PROBLEM REQUIREMENTS
Skip every line before the one containing "In the depicted", then copy that line and the rest of the entries below exactly, through the last line.

===== RECORD SET

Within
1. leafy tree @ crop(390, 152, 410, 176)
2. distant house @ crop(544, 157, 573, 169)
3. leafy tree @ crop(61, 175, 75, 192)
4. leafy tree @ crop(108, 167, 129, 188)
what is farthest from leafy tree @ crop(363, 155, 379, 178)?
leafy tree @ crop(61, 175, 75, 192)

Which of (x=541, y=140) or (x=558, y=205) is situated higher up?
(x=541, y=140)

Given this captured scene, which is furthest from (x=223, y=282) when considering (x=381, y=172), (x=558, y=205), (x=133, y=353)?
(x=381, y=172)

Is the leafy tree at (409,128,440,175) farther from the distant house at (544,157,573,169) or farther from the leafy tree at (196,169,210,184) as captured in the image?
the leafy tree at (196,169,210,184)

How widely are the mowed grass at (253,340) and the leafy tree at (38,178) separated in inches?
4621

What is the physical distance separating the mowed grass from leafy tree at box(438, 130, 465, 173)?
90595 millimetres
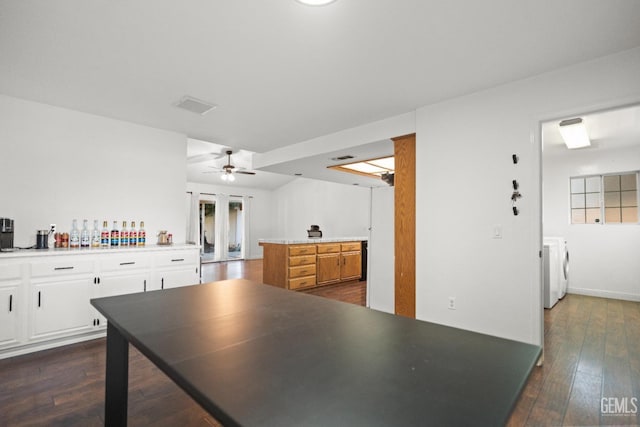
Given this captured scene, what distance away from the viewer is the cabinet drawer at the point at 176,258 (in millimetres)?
3516

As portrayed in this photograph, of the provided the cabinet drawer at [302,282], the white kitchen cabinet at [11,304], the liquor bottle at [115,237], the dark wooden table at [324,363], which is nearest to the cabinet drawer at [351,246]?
the cabinet drawer at [302,282]

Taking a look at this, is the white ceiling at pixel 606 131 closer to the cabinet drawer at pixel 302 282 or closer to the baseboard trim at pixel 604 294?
the baseboard trim at pixel 604 294

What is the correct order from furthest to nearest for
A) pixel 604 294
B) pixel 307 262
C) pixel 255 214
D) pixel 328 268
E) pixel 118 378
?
pixel 255 214
pixel 328 268
pixel 307 262
pixel 604 294
pixel 118 378

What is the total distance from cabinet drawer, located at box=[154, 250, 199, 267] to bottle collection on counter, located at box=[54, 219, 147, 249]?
1.33 ft

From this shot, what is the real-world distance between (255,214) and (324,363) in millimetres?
10286

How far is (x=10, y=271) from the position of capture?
265 centimetres

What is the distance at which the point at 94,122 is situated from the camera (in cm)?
351

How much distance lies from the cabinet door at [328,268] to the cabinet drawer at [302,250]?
267 millimetres

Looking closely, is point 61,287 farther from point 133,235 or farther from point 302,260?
point 302,260

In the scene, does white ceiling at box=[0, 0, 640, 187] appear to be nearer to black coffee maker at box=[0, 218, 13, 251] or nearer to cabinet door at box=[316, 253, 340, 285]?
black coffee maker at box=[0, 218, 13, 251]

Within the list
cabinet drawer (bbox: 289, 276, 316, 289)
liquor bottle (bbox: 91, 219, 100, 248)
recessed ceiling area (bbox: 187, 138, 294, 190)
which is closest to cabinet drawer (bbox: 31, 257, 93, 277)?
liquor bottle (bbox: 91, 219, 100, 248)

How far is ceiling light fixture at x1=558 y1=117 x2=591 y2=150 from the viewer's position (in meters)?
3.66

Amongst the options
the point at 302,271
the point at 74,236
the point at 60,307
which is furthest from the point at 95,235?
the point at 302,271

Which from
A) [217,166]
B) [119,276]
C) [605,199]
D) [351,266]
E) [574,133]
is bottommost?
[351,266]
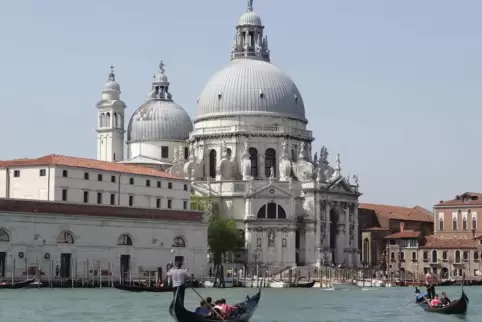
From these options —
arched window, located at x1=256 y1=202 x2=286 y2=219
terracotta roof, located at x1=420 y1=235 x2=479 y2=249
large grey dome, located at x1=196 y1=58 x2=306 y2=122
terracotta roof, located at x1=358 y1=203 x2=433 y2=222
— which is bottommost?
terracotta roof, located at x1=420 y1=235 x2=479 y2=249

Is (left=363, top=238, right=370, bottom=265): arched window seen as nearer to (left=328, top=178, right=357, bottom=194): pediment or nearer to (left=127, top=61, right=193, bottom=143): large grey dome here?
(left=328, top=178, right=357, bottom=194): pediment

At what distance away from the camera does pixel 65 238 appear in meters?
74.0

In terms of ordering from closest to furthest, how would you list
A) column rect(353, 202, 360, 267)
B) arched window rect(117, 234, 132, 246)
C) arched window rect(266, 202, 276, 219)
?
arched window rect(117, 234, 132, 246) < arched window rect(266, 202, 276, 219) < column rect(353, 202, 360, 267)

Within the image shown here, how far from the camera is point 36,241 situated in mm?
71938

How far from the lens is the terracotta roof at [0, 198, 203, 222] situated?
71.3m

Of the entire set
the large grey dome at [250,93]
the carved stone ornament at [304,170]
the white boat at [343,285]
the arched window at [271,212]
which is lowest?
the white boat at [343,285]

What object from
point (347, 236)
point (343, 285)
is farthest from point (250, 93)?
point (343, 285)

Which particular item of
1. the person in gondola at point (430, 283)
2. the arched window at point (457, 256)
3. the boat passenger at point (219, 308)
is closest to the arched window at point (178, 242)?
the person in gondola at point (430, 283)

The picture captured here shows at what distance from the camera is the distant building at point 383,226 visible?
116 metres

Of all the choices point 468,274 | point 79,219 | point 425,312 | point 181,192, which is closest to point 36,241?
point 79,219

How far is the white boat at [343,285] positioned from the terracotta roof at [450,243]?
17.7 m

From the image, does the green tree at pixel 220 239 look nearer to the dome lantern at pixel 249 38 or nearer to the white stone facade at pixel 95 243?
the white stone facade at pixel 95 243

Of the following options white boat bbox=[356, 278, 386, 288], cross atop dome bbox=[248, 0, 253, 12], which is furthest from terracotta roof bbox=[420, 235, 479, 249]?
cross atop dome bbox=[248, 0, 253, 12]

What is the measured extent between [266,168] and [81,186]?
1091 inches
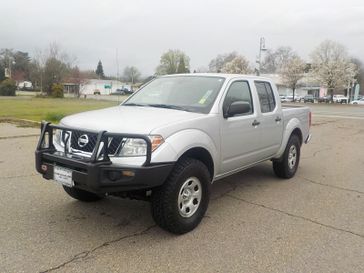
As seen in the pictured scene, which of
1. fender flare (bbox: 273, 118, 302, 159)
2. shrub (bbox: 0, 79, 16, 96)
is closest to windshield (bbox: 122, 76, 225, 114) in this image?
fender flare (bbox: 273, 118, 302, 159)

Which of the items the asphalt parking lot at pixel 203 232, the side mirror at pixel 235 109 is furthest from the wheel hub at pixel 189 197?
the side mirror at pixel 235 109

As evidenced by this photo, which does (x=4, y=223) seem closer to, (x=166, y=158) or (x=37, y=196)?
(x=37, y=196)

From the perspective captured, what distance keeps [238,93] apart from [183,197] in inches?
74.0

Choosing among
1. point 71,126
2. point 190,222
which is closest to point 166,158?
point 190,222

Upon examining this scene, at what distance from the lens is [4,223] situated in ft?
14.3

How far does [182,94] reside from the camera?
5.20m

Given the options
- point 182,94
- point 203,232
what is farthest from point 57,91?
point 203,232

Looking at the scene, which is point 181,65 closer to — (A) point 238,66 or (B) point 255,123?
(A) point 238,66

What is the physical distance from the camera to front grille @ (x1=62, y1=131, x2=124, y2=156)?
3.83m

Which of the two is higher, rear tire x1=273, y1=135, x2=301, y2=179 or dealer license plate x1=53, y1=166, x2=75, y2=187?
dealer license plate x1=53, y1=166, x2=75, y2=187

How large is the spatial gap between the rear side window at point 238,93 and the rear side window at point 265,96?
13.9 inches

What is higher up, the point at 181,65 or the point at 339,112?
the point at 181,65

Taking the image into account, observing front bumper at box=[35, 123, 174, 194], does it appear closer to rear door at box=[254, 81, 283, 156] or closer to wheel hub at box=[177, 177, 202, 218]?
wheel hub at box=[177, 177, 202, 218]

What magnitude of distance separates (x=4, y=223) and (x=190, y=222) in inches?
82.2
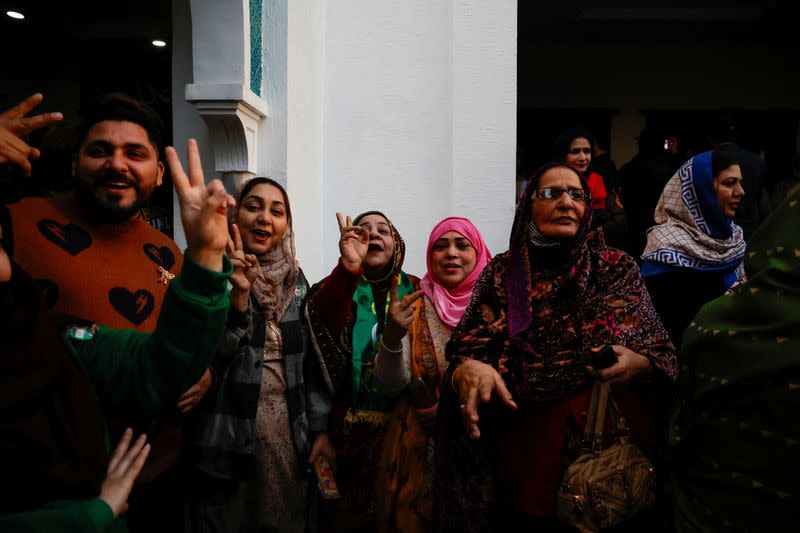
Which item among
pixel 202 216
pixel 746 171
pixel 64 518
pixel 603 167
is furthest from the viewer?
pixel 603 167

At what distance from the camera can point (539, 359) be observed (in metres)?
2.32

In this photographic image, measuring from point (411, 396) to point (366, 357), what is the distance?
0.24 m

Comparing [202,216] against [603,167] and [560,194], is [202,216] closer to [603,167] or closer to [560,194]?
[560,194]

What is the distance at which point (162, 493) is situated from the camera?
223cm

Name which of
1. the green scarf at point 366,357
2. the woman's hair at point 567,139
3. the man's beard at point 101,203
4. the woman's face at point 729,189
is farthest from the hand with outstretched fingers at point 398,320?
the woman's hair at point 567,139

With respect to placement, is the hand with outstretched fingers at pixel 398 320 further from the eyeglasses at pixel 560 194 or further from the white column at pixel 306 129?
the white column at pixel 306 129

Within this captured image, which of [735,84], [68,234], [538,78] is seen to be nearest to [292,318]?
[68,234]

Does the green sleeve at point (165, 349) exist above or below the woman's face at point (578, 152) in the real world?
below

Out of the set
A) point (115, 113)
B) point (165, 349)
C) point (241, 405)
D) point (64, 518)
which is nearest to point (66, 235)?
point (115, 113)

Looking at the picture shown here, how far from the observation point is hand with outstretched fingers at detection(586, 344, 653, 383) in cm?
217

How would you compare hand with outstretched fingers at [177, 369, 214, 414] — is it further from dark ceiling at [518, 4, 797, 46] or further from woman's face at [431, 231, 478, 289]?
dark ceiling at [518, 4, 797, 46]

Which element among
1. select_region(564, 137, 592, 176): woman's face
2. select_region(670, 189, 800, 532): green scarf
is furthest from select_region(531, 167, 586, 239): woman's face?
select_region(564, 137, 592, 176): woman's face

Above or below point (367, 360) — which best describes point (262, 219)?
above

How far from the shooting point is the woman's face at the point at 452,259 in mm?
3031
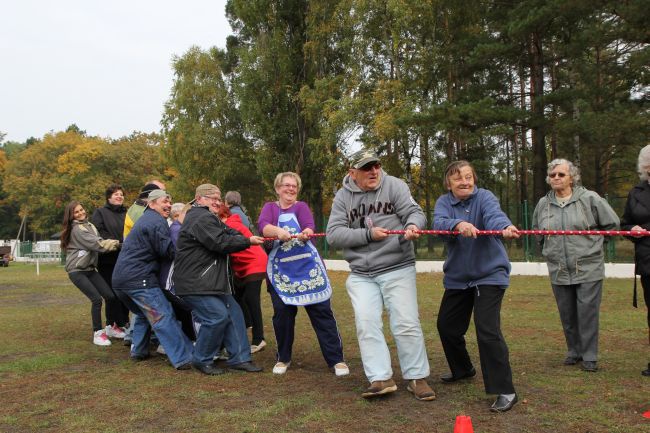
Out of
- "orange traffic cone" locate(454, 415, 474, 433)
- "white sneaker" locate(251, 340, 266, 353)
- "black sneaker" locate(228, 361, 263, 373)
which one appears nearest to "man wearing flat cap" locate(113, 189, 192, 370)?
"black sneaker" locate(228, 361, 263, 373)

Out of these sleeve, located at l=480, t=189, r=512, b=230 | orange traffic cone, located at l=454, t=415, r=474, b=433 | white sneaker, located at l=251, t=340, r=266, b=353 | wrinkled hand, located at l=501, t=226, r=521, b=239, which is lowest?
white sneaker, located at l=251, t=340, r=266, b=353

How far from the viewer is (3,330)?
9.12 meters

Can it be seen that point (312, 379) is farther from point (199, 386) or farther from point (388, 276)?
point (388, 276)

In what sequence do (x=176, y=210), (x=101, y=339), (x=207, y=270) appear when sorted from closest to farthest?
(x=207, y=270)
(x=176, y=210)
(x=101, y=339)

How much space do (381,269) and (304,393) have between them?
48.3 inches

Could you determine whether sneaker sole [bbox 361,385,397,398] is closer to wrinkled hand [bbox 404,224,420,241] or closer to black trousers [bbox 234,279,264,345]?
wrinkled hand [bbox 404,224,420,241]

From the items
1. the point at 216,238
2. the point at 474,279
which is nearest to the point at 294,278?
the point at 216,238

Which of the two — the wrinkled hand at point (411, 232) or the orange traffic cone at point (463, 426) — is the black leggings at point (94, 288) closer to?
the wrinkled hand at point (411, 232)

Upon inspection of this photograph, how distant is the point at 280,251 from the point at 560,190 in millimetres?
2753

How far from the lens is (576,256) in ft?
18.2

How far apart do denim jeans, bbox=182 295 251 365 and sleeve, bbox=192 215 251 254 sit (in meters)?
0.52

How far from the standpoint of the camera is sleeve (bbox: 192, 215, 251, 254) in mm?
5676

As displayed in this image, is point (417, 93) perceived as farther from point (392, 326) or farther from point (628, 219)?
point (392, 326)

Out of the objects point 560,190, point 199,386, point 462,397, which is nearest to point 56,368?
point 199,386
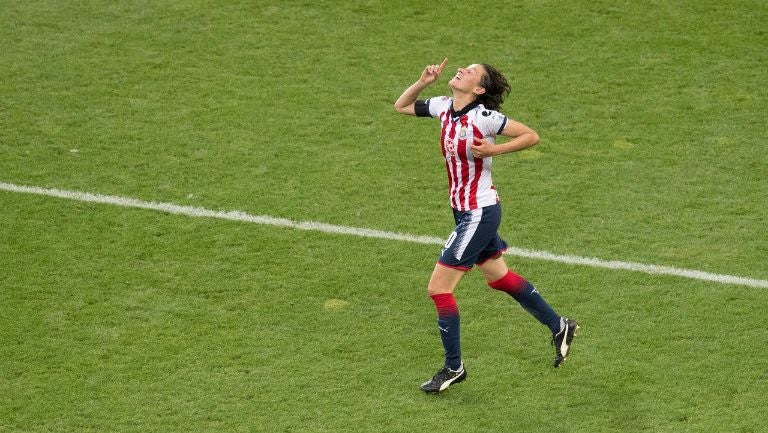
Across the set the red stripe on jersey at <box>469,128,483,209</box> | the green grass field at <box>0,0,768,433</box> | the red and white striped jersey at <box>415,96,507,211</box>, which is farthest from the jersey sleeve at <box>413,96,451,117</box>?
the green grass field at <box>0,0,768,433</box>

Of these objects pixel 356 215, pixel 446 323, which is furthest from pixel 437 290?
pixel 356 215

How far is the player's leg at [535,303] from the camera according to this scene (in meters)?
8.81

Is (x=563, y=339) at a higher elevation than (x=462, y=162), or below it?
below

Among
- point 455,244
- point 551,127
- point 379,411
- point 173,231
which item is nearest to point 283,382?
point 379,411

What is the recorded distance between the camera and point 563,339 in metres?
8.80

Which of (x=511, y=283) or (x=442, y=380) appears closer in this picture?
(x=442, y=380)

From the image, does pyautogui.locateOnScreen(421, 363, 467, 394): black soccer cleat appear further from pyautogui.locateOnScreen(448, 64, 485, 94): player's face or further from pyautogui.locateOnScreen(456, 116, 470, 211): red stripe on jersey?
pyautogui.locateOnScreen(448, 64, 485, 94): player's face

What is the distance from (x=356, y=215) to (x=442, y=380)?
2627mm

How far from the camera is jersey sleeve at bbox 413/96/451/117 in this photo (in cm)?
877

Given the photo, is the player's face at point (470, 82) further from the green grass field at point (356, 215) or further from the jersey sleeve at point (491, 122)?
the green grass field at point (356, 215)

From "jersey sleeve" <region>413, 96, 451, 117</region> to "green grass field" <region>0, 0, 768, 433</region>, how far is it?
158 centimetres

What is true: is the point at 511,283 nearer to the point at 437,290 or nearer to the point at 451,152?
the point at 437,290

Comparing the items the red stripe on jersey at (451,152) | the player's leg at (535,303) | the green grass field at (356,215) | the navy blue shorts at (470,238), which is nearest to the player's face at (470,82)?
the red stripe on jersey at (451,152)

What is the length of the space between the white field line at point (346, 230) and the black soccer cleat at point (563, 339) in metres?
1.34
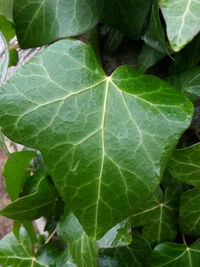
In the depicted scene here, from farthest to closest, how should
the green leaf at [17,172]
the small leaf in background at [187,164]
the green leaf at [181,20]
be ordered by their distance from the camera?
the green leaf at [17,172]
the small leaf in background at [187,164]
the green leaf at [181,20]

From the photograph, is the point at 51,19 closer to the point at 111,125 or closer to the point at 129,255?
the point at 111,125

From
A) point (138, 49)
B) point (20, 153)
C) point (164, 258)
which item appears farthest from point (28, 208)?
point (138, 49)

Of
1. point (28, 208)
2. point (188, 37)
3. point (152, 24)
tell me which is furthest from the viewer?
point (28, 208)

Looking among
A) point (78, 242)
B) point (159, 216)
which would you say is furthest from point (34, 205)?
point (159, 216)

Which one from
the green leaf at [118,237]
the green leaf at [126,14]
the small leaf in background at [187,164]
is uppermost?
the green leaf at [126,14]

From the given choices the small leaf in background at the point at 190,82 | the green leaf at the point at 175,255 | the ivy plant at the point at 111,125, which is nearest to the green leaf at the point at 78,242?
the ivy plant at the point at 111,125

==========

RESPONSE
In the depicted scene here, from farthest to closest, how should
the green leaf at [17,172]
the small leaf in background at [187,164]
the green leaf at [181,20]
be ordered by their distance from the camera?
the green leaf at [17,172]
the small leaf in background at [187,164]
the green leaf at [181,20]

From the photograph, is the point at 51,19 closer to the point at 111,125 or closer to the point at 129,255?
the point at 111,125

From
A) point (138, 49)
B) point (20, 153)
C) point (164, 258)
which item appears farthest from point (28, 208)?
point (138, 49)

Of
1. point (28, 208)
2. point (188, 37)
3. point (152, 24)
tell me which is furthest from the viewer?
point (28, 208)

Looking among
A) point (78, 242)
B) point (159, 216)
which would you say is furthest from point (34, 205)?
point (159, 216)

Which one from
the green leaf at [118,237]
the green leaf at [126,14]
the small leaf in background at [187,164]
is uppermost?
the green leaf at [126,14]

From the given choices the small leaf in background at the point at 190,82 | the green leaf at the point at 175,255 | the ivy plant at the point at 111,125, which is nearest to the green leaf at the point at 78,242?
the ivy plant at the point at 111,125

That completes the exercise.